### Prompt
Return the lines from the one containing "What distance away" through the one containing "284 centimetres", both included, copied word for word.

* START Provided records *

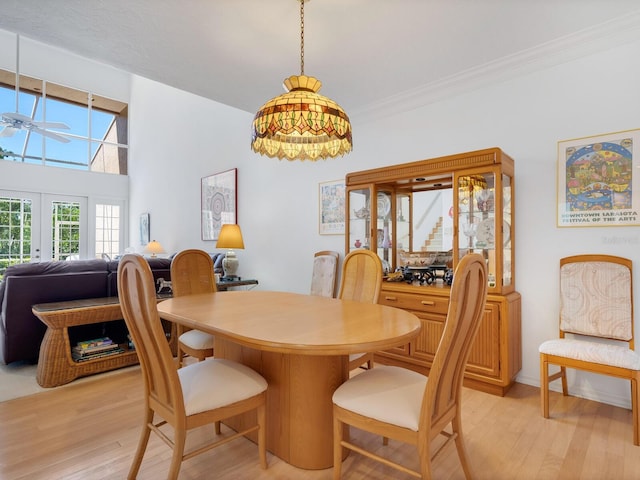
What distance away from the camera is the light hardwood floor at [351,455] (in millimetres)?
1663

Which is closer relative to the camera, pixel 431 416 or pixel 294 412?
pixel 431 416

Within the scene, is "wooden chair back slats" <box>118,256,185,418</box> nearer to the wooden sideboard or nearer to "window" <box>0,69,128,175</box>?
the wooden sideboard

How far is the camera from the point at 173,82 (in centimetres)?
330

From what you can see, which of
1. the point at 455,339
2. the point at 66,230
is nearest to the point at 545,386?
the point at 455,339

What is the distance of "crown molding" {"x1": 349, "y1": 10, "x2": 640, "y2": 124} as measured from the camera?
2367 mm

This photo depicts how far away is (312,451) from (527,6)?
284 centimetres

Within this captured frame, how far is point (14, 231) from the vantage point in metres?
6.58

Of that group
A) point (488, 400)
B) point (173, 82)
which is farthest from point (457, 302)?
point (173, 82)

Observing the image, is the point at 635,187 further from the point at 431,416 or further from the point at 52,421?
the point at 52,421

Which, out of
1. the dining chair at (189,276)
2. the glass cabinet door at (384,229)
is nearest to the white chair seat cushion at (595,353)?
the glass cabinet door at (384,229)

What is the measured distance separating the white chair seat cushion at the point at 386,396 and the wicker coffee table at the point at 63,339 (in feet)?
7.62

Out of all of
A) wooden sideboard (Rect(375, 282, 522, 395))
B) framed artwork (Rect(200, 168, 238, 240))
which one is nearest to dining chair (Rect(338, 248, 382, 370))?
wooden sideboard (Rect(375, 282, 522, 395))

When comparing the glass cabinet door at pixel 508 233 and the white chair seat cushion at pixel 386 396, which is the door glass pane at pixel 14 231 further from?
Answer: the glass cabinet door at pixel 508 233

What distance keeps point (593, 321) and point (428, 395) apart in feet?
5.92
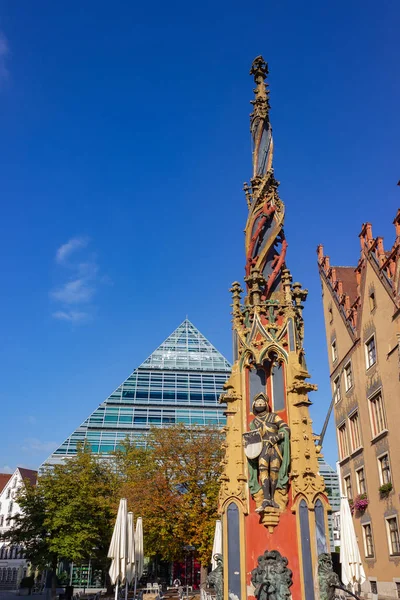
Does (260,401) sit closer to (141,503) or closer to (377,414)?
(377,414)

* END Provided records *
* START Provided records *

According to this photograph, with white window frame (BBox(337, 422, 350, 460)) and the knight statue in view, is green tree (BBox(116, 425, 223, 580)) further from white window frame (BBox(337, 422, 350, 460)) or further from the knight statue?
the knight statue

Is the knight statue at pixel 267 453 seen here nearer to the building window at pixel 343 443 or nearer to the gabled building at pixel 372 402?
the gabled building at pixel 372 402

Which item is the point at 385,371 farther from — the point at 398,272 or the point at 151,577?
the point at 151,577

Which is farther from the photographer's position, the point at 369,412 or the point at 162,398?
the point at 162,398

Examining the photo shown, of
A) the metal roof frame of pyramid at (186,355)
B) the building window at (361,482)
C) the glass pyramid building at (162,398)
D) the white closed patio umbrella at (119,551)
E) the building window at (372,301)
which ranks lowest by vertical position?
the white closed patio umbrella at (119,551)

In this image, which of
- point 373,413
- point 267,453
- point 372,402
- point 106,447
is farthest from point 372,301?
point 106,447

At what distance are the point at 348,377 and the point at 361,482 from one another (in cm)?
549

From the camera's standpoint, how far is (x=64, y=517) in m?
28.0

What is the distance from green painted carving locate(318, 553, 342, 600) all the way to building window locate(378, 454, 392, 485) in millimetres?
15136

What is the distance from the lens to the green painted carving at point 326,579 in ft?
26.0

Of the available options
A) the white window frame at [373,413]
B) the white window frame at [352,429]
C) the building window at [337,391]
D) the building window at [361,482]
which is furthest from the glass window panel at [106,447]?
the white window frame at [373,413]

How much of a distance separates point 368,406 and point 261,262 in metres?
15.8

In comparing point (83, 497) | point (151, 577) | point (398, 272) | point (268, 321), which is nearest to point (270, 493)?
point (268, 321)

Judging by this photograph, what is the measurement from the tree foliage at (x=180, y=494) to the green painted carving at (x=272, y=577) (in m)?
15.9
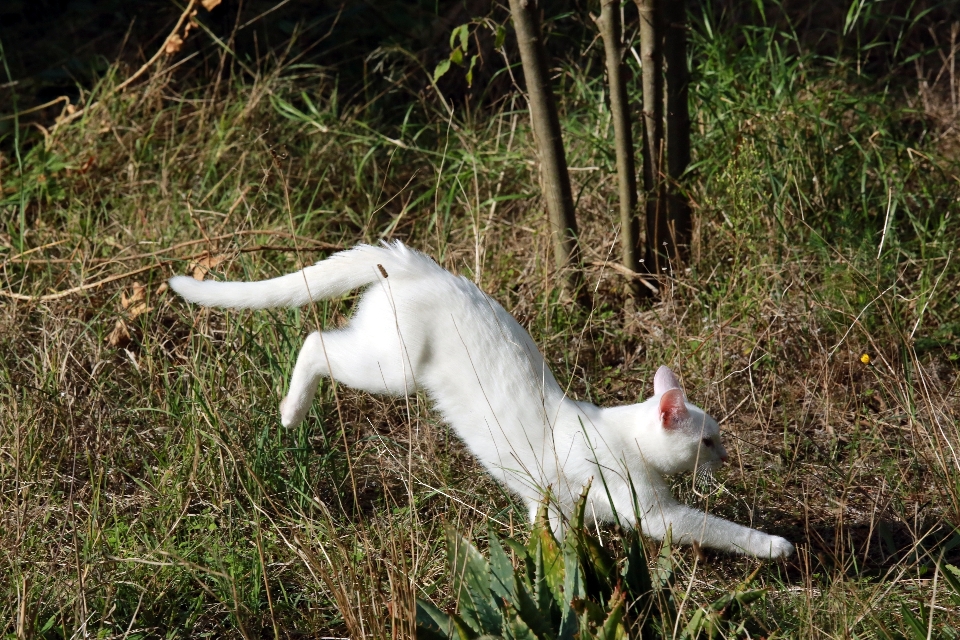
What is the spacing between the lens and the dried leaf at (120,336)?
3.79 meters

* END Provided records *

### Exercise answer
What distance away from the camera is the light hardwood floor at [351,455] (in millimetres)?
1663

Which is closer relative to the camera, pixel 431 416 or pixel 294 412?
pixel 431 416

Within the scene, is "wooden chair back slats" <box>118,256,185,418</box> nearer to the wooden sideboard or nearer to "window" <box>0,69,128,175</box>?
the wooden sideboard

How far is the camera from the point at 173,82 (in centimetres)?
330

From what you can see, which of
1. the point at 455,339
2. the point at 66,230
is nearest to the point at 545,386?
the point at 455,339

What is the distance of "crown molding" {"x1": 349, "y1": 10, "x2": 640, "y2": 124} as measured from the camera?
2367 mm

This photo depicts how far away is (312,451) from (527,6)?
284 centimetres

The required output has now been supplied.